Create one data visualization with this dataset

Step1: Filter the dataset

Knowing that we have several variables and that we are not going to use them all. We’ll start by filtering out the columns that aren’t needed.

na.malnutrition2 <- select(na.malnutrition1, -`SevereWasting`)
str(na.malnutrition2)
## tibble [148 × 9] (S3: tbl_df/tbl/data.frame)
##  $ Country              : chr [1:148] "AFGHANISTAN" "ALBANIA" "ALGERIA" "ANGOLA" ...
##  $ Income Classification: num [1:148] 0 2 2 1 2 2 3 2 3 1 ...
##  $ Severe Wasting       : num [1:148] 3.03 4.08 2.73 2.4 0.2 ...
##  $ Wasting              : num [1:148] 10.35 7.76 5.94 6.93 2.15 ...
##  $ Overweight           : num [1:148] 5.12 20.8 12.83 2.55 11.12 ...
##  $ Stunting             : num [1:148] 47.8 24.2 19.6 42.6 10 ...
##  $ Underweight          : num [1:148] 30.38 7.7 7.34 23.6 2.6 ...
##  $ U5 Population ('000s): num [1:148] 4919 233 3565 3980 3614 ...
##  $ IncomeClassification : chr [1:148] "0" "2" "2" "1" ...

Plot all variables– distribution

This plot presents an overview of the variables available for our visualization.

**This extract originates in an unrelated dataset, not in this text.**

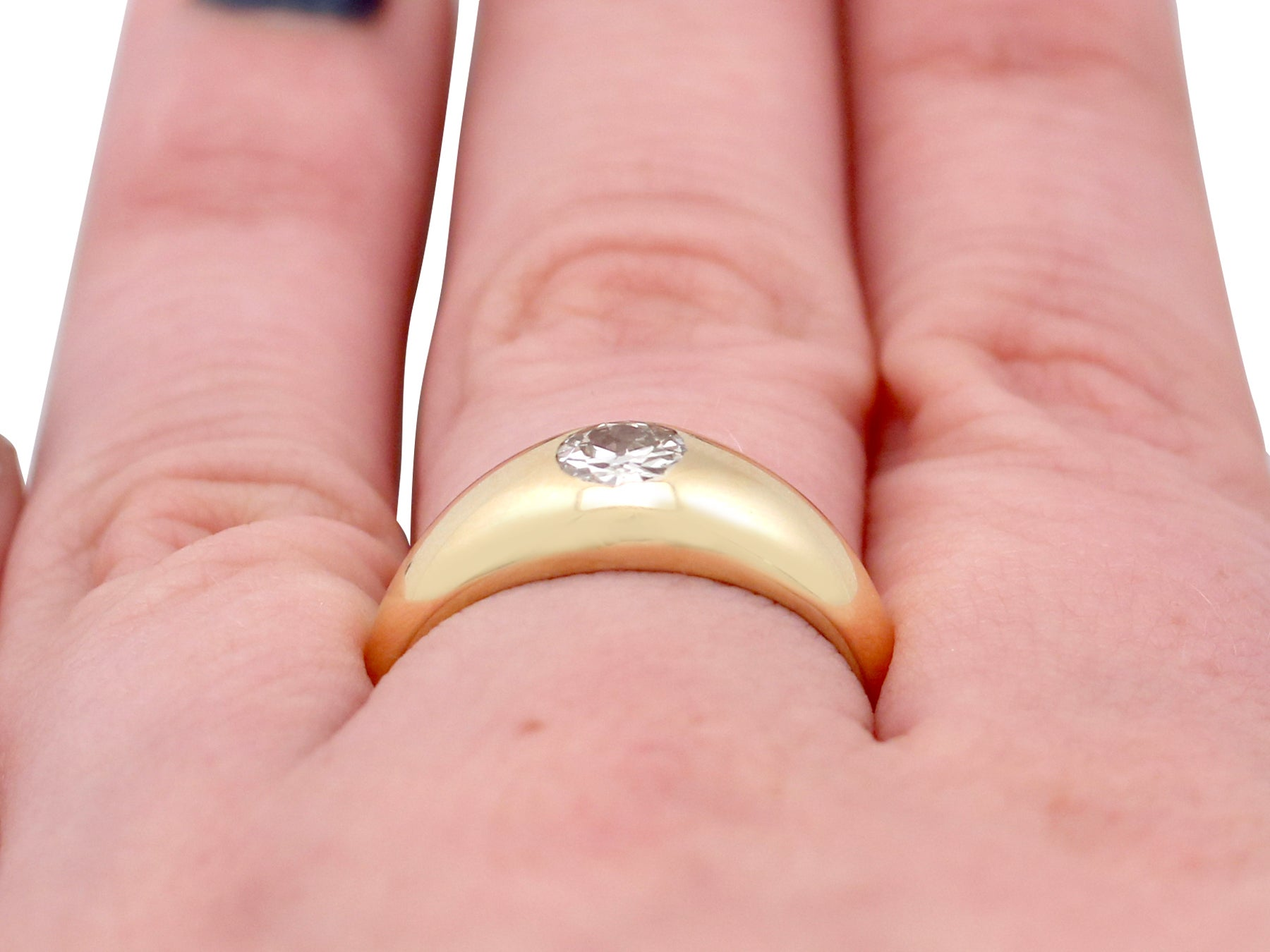 1900s Diamond Yellow Gold Gent\'s Ring For Sale at 1stdibs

#Plot all variables-- distribution 
DATAoverview<-na.malnutrition2  %>%
  as_data_frame() %>%
  select_if(is.numeric) %>%
  gather(key = "variable", value = "value")
## Warning: `as_data_frame()` was deprecated in tibble 2.0.0.
## ℹ Please use `as_tibble()` instead.
## ℹ The signature and semantics have changed, see `?as_tibble`.
#Boxplot
ggplot(DATAoverview, aes(value)) +
  geom_boxplot(fill="darkorchid1") +
  facet_wrap(~variable, scale="free")
## Warning: Removed 8 rows containing non-finite values (`stat_boxplot()`).

#Density plot
ggplot(DATAoverview, aes(value)) +
  geom_density(fill="slateblue") +
  facet_wrap(~variable, scale="free")
## Warning: Removed 8 rows containing non-finite values (`stat_density()`).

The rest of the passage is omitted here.